September 20, 2024
Obituaries

Schooner Fare member Tom Rowe dies at 53

PORTLAND – Tom Rowe, who played bass and sang in the popular folk trio Schooner Fare, died Saturday at the age of 53.

Rowe, an Auburn resident, had been undergoing treatment for throat cancer.

Rowe and brothers Steve and Chuck Romanoff performed across North America for 28 years, making Schooner Fare one of Maine’s most enduring musical groups.

“Tom has – had – a brilliant ear for both playing and singing, and he was a tenor who played bass,” Steve Romanoff said Sunday. “A very rare combination. He played brilliant bass and sang the high parts.”

Last month, the weekend before Rowe entered the hospital, Schooner Fare performed at The Barns at Wolf Trap, a renowned venue in Virginia. The band has played at New York’s Lincoln Center for the Performing Arts, the John F. Kennedy Center for the Performing Arts in Washington, D.C., and in cities across the country and in Canada.

The future of the band is unknown.

A father of five, Rowe played bass clarinet with the Auburn Community Band, was choir director of his church in Auburn and was a recording engineer.
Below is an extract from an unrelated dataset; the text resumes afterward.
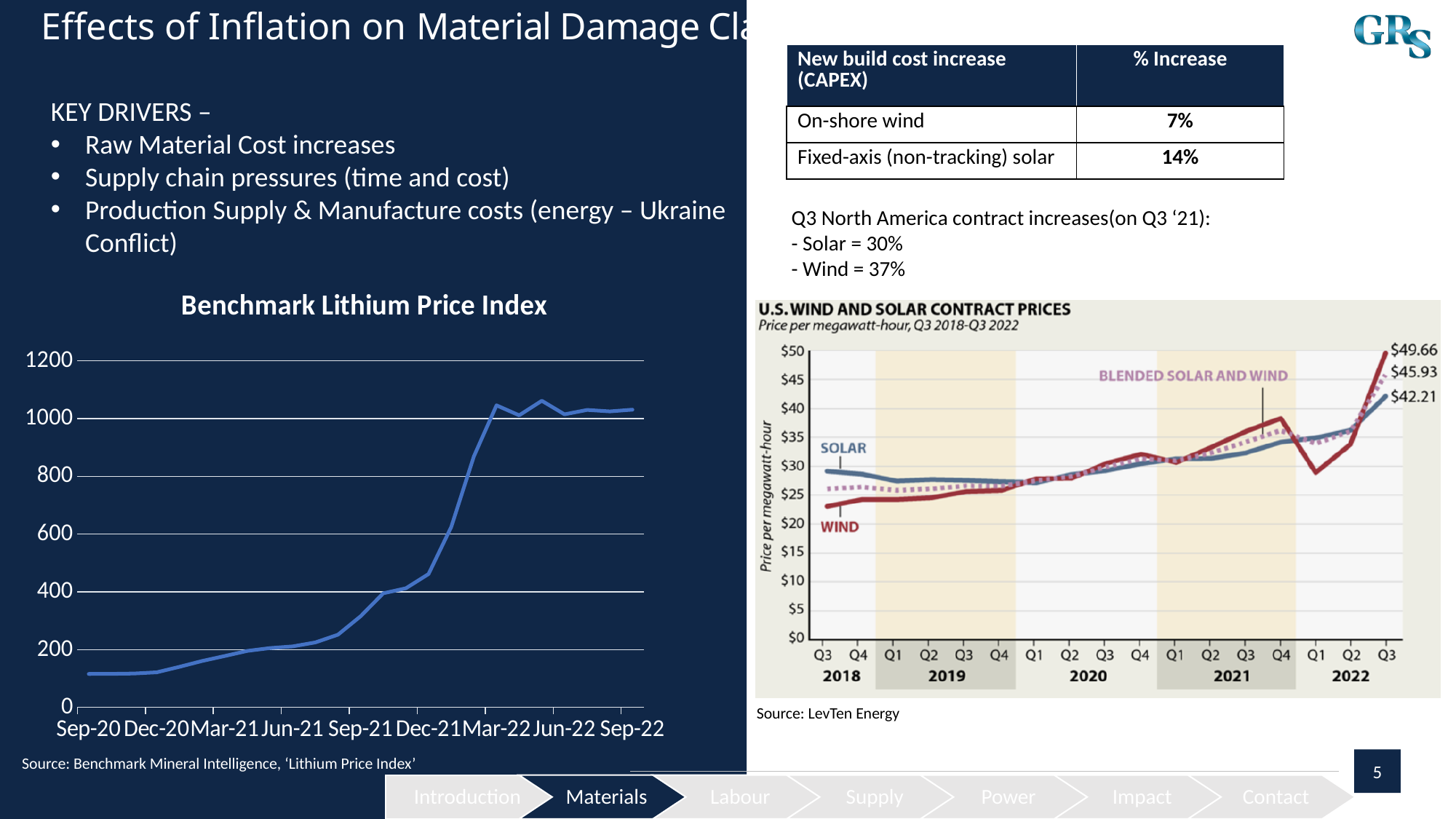
In the Benchmark Lithium Price Index chart, does the index rise or fall from Sep-20 to Sep-22? rise In the U.S. Wind and Solar Contract Prices chart, what is the wind price per megawatt-hour in Q3 2022? $49.66 In the Benchmark Lithium Price Index chart, is the value for Sep-20 greater or less than 200? less In the U.S. Wind and Solar Contract Prices chart, what is the solar price per megawatt-hour in Q3 2022? $42.21 In the Benchmark Lithium Price Index chart, is the value for Dec-21 greater or less than 400? greater In the U.S. Wind and Solar Contract Prices chart, what is the blended solar and wind price in Q3 2022? $45.93 In the U.S. Wind and Solar Contract Prices chart, how many series are plotted? 3 In the Benchmark Lithium Price Index chart, is the value for Sep-21 greater or less than 400? less What type of chart is the Benchmark Lithium Price Index chart? line chart In the Benchmark Lithium Price Index chart, what is the highest value shown on the vertical axis? 1200 In the U.S. Wind and Solar Contract Prices chart, what is the difference between the wind and solar prices in Q3 2022? $7.45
Rowe also performed with another trio, called Turkey Hollow Consort, that included his son Dave and Denny Breau. The group was named after the section of Auburn where Rowe had lived since 1957. He and Dave also played as the duo Rowe by Rowe.

How did Rowe feel about his son following in his musical footsteps?

“I’m very proud that he had the chops to do it, and wanted to do it after watching me all these years,” Rowe told the Bangor Daily News in a 2000 interview. “It can be a tough row to hoe, and I had some trepidation. But he’s a sharp kid, and he’s doing fine.”

Funeral arrangements were incomplete.